Research Centre of Mathematics, University of Minho, Guimarães, Portugal.
Research Centre Algoritmi, University of Minho, Guimarães, Portugal.
Biol Cybern. 2021 Oct;115(5):451-471. doi: 10.1007/s00422-021-00893-7. Epub 2021 Aug 21.
The ability of neural systems to turn transient inputs into persistent changes in activity is thought to be a fundamental requirement for higher cognitive functions. In continuous attractor networks frequently used to model working memory or decision making tasks, the persistent activity settles to a stable pattern with the stereotyped shape of a "bump" independent of integration time or input strength. Here, we investigate a new bump attractor model in which the bump width and amplitude not only reflect qualitative and quantitative characteristics of a preceding input but also the continuous integration of evidence over longer timescales. The model is formalized by two coupled dynamic field equations of Amari-type which combine recurrent interactions mediated by a Mexican-hat connectivity with local feedback mechanisms that balance excitation and inhibition. We analyze the existence, stability and bifurcation structure of single and multi-bump solutions and discuss the relevance of their input dependence to modeling cognitive functions. We then systematically compare the pattern formation process of the two-field model with the classical Amari model. The results reveal that the balanced local feedback mechanisms facilitate the encoding and maintenance of multi-item memories. The existence of stable subthreshold bumps suggests that different to the Amari model, the suppression effect of neighboring bumps in the range of lateral competition may not lead to a complete loss of information. Moreover, bumps with larger amplitude are less vulnerable to noise-induced drifts and distance-dependent interaction effects resulting in more faithful memory representations over time.

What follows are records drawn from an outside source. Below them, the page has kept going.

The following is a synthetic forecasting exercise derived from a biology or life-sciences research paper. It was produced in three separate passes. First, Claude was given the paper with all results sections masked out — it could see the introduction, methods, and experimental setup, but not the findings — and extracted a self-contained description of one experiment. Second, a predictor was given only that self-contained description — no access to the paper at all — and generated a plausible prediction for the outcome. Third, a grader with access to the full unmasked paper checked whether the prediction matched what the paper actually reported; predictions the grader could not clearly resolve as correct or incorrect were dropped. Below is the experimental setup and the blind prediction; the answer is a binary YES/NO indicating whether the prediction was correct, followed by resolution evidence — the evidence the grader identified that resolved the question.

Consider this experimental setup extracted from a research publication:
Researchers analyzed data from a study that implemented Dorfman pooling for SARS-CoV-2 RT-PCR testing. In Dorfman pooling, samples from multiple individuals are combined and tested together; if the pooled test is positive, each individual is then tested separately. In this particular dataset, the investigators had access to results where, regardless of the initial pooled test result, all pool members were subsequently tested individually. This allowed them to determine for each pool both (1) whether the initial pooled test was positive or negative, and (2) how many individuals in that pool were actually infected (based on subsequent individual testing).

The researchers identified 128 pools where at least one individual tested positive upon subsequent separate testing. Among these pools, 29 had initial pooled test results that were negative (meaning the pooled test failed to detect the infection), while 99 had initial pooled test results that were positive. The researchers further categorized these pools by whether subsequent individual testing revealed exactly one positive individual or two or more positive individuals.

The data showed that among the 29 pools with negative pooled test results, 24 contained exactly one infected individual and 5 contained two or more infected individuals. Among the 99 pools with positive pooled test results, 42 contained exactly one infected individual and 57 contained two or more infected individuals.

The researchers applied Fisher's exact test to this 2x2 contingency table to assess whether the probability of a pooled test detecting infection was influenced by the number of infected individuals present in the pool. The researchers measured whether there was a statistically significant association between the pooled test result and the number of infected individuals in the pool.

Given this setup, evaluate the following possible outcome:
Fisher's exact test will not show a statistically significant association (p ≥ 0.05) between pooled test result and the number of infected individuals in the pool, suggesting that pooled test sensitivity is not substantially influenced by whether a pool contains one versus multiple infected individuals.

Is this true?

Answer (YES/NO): NO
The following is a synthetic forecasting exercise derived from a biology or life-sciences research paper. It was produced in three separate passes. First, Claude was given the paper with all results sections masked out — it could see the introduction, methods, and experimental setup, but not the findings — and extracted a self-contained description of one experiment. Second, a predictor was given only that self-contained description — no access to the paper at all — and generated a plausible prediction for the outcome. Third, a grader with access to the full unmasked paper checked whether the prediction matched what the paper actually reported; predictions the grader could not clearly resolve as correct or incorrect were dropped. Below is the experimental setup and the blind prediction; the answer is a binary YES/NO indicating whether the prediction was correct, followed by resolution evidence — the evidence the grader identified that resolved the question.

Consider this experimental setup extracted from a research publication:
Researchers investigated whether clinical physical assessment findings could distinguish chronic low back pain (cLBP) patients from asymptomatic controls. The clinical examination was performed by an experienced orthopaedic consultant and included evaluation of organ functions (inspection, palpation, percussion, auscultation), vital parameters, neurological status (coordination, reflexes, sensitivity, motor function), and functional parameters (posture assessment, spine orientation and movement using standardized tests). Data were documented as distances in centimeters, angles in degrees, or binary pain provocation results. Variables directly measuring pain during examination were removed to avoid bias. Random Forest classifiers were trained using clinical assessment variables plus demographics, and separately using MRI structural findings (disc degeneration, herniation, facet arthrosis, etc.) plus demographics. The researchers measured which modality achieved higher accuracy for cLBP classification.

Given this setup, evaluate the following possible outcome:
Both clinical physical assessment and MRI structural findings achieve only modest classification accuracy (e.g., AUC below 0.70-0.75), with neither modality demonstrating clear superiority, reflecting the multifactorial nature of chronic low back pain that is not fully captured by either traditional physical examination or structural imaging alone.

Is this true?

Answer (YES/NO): NO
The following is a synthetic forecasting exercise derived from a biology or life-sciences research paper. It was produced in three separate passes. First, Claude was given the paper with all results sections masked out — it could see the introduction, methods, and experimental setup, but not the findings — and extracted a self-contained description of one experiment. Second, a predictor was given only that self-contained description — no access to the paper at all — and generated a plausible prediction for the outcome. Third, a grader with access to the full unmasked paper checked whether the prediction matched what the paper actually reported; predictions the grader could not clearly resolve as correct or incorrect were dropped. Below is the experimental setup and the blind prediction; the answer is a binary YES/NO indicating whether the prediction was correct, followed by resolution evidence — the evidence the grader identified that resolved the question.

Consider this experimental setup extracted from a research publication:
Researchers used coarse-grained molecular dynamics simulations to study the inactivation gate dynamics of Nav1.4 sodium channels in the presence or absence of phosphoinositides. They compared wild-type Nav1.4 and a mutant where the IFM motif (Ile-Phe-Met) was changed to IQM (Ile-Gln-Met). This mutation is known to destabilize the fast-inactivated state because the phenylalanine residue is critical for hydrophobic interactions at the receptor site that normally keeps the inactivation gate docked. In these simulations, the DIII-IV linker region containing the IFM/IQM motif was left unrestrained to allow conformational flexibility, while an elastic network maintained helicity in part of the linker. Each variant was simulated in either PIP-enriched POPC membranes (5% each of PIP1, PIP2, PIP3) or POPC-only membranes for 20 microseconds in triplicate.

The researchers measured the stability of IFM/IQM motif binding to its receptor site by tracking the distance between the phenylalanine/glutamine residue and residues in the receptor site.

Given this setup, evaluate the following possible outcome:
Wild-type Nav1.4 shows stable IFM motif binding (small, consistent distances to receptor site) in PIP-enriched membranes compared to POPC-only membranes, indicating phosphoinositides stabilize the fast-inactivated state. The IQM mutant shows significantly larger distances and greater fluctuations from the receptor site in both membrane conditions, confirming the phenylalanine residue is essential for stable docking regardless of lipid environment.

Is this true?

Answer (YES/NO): NO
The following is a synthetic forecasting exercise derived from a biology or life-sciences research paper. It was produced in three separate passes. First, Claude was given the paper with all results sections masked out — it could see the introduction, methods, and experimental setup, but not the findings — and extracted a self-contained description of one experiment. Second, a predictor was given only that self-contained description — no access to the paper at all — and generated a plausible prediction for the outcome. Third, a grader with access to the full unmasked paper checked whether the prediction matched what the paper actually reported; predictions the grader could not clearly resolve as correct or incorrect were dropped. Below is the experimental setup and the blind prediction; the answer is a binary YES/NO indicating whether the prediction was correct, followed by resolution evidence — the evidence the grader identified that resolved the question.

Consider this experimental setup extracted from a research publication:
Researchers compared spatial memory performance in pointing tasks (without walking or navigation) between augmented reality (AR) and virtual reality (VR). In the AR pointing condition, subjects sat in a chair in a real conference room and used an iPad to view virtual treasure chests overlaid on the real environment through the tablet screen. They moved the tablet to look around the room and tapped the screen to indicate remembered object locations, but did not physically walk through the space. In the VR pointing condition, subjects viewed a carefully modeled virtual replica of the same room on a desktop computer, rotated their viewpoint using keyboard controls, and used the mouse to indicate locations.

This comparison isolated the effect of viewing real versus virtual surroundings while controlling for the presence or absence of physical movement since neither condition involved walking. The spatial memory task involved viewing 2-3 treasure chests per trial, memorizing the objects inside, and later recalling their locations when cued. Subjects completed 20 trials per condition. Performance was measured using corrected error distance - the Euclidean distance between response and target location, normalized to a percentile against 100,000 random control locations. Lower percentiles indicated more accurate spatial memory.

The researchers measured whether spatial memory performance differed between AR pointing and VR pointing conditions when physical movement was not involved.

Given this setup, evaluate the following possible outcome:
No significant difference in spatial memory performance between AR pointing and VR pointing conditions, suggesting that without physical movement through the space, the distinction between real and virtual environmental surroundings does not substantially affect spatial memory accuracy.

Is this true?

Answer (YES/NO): YES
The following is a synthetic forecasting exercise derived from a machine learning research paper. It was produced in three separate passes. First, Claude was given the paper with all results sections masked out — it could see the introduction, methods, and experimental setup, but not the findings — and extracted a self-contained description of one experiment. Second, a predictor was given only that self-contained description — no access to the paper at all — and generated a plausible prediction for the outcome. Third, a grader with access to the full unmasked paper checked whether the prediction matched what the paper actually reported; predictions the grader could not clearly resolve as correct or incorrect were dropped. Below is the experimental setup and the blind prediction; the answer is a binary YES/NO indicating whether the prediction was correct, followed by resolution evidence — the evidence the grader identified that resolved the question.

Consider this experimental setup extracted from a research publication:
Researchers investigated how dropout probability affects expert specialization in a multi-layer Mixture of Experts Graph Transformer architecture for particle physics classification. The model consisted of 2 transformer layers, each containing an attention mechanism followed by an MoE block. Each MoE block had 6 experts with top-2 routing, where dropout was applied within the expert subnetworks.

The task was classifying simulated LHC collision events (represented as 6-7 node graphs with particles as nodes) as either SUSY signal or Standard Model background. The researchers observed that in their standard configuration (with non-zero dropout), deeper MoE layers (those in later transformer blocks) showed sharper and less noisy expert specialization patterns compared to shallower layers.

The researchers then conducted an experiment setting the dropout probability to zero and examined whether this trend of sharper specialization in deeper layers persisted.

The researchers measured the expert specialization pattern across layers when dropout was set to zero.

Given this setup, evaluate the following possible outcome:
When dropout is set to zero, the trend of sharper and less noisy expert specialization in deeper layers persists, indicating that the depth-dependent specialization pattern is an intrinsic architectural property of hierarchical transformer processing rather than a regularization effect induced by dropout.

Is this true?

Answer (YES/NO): NO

神经系统将短暂输入转化为持久活动变化的能力被认为是更高认知功能的基本要求。在常用于模拟工作记忆或决策任务的连续吸引子网络中,持久活动稳定在一个稳定的模式中,具有刻板的“凸起”形状,与积分时间或输入强度无关。在这里,我们研究了一种新的凸起吸引子模型,其中凸起的宽度和幅度不仅反映了先前输入的定性和定量特征,而且还反映了更长时间尺度上证据的连续积分。该模型通过两个耦合的 Amari 型动态场方程来形式化,这些方程结合了由墨西哥帽连接介导的递归相互作用与平衡兴奋和抑制的局部反馈机制。我们分析了单峰和多峰解的存在、稳定性和分岔结构,并讨论了它们对输入的依赖性与建模认知功能的相关性。然后,我们系统地比较了双场模型与经典 Amari 模型的模式形成过程。结果表明,平衡的局部反馈机制有助于多项目记忆的编码和维持。亚阈值凸起的存在表明,与 Amari 模型不同,在侧向竞争范围内相邻凸起的抑制作用可能不会导致信息的完全丢失。此外,幅度较大的凸起受噪声诱导漂移和距离相关相互作用效应的影响较小,因此随着时间的推移,记忆表示更忠实。